[LLVMdev] Handling of unsafe functions

Chris Lattner clattner at apple.com
Thu Sep 20 10:13:21 PDT 2012


On Sep 20, 2012, at 3:01 AM, Dmitri Gribenko <gribozavr at gmail.com> wrote:

> On Wed, Sep 19, 2012 at 3:00 AM, Martinez, Javier E
> <javier.e.martinez at intel.com> wrote:
>> We have identified functions in LLVM sources using a static code analyzer
>> which are marked as a “security vulnerability”[1][2]. There has been work
>> already done to address some of them for Linux (e.g. snprintf). We are
>> attempting to solve this issue in a comprehensive fashion across all
>> platforms. Most of the functions identified are for manipulating strings.
>> Memcpy is the most commonly used of all these unsecure methods.
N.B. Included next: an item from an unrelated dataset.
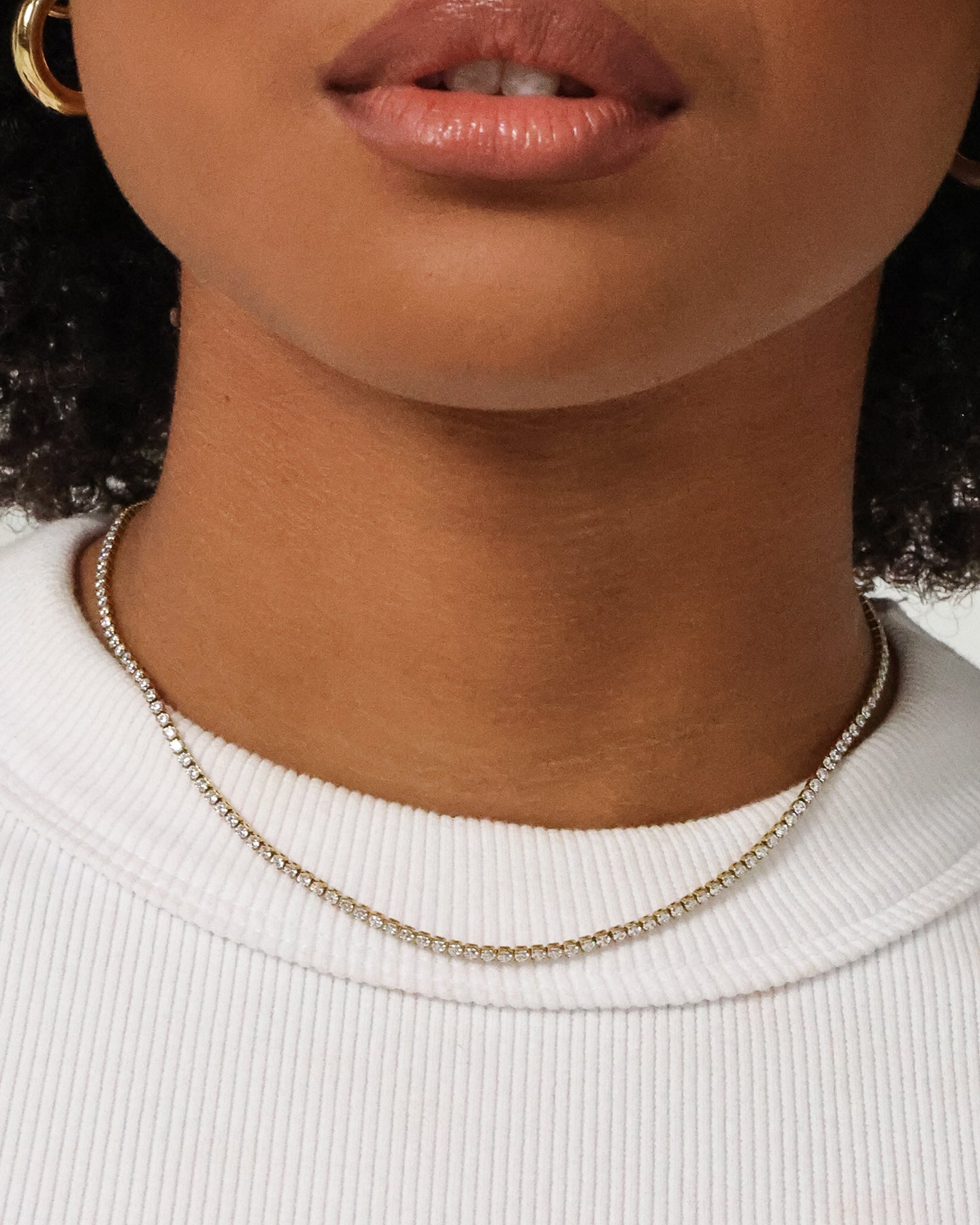 Raising Hell Women's Customisable Tennis Necklace Gold、mySite、zt4zffjzw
The
>> following table lists all these functions are their recommended secure
>> alternatives.
> 
> I am strongly opposed to using *_s functions.  The issue is that they
> are no more "secure" than original functions.  One can still pass the
> destination buffer length incorrectly, especially if it is not known
> at compile time and should be computed.
> 
> I agree with Sean that we should move the code using C strings to LLVM
> safe data types.

I agree.

> 
> And one more thing: it is interesting that the "unsafe"
> APFloat::convertToHexString (from your patch) is not used anywhere.

Zap it!  Oh wait, is it used by Clang or something else?